The defendant, a parolee, was suspected of being involved in a residential burglary. The officer investigating the burglary left his card at the defendant’s apartment, with a note asking him to call the officer “to discuss something.” The defendant called the officer the next day. When the officer asked the defendant where it would be convenient to meet, the defendant expressed no preference. The officer asked if the defendant could come to the police station to meet. The defendant agreed and voluntarily went to the station. The officer met the defendant in the hallway, shook his hand, and took him into an office. He told the defendant that he was not under arrest. The officer closed the office door and the two sat down. The officer explained that he wanted to talk to the defendant about a burglary, and that the district attorney or judge would possibly consider his truthfulness. The officer told the defendant that he was suspected of committing the burglary and falsely claimed his fingerprints had been found at the scene of the crime. The defendant considered this information, then admitted his involvement in the burglary. At that point, the officer advised the defendant of his Miranda rights for the first time, secured a waiver, and obtained a taped confession. Once the taping had been completed, the defendant was released and told that the matter would be turned over to the district attorney for a determination on whether charges would be filed.

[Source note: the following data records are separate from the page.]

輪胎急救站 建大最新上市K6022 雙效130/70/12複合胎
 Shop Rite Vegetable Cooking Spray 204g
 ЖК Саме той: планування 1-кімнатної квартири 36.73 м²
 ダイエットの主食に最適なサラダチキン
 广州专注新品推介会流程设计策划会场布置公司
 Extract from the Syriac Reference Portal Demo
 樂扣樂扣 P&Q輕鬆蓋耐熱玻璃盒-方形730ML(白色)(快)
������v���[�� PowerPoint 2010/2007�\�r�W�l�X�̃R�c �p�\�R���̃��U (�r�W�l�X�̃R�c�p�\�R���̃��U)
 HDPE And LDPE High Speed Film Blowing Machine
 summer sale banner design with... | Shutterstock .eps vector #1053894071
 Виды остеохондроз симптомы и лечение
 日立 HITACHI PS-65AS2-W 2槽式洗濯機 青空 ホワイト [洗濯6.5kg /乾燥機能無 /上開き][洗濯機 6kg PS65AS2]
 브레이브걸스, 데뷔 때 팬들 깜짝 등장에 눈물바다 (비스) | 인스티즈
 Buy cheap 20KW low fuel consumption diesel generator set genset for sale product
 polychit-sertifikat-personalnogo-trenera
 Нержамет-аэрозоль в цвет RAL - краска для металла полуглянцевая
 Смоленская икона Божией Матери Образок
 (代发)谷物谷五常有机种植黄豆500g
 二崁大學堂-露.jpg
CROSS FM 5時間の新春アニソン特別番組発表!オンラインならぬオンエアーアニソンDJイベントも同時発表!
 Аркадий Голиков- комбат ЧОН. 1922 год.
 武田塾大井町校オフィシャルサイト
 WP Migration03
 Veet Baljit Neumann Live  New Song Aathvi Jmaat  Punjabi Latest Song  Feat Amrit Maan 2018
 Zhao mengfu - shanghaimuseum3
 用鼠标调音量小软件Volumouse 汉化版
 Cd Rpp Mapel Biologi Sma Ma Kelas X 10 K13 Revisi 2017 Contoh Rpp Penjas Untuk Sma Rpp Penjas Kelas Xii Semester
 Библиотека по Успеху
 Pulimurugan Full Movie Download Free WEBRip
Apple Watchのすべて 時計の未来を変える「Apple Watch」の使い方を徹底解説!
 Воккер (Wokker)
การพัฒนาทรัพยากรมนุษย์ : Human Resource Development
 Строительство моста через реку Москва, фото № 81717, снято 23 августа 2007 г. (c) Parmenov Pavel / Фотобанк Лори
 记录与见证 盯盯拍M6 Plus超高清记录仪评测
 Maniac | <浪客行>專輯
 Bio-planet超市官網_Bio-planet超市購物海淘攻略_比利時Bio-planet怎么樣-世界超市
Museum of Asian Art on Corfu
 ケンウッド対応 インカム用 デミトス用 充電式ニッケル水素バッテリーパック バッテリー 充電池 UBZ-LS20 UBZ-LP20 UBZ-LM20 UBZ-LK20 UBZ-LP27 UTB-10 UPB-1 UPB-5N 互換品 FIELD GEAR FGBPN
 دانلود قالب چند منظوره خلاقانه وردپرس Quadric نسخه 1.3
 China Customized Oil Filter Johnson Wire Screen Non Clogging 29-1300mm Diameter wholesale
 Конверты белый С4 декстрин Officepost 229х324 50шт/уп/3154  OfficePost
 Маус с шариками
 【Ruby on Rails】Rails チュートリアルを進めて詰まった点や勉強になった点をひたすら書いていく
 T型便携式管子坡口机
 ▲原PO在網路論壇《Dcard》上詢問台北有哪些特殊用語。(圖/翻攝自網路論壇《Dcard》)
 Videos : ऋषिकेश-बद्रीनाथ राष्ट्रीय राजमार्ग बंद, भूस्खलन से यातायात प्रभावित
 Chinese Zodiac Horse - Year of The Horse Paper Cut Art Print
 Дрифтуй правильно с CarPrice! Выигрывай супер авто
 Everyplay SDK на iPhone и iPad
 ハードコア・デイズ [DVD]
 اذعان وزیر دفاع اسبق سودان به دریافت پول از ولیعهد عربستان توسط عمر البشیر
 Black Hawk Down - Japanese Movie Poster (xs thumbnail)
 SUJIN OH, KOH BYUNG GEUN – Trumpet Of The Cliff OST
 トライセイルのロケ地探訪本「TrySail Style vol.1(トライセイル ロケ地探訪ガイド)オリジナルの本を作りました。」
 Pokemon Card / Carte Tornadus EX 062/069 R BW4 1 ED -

Whether the defendant was in “custody” when he made his initial incriminating statement?
No. At the time he was being questioned, the defendant was not in “custody.”
Officers must provide Miranda warnings to any person who is being subjected to a “custodial interrogation.” The phrase “custodial interrogation” means “questioning initiated by law enforcement officers after a person has been taken into custody or otherwise deprived of his freedom of action in any significant way.” Here, the defendant voluntarily came to the patrol station where the officer immediately advised him that he was not under arrest. At the close of the interview, the defendant was allowed to leave. For these reasons, the Court held that the defendant was not in “custody” or “otherwise deprived of his freedom of action in any significant way.”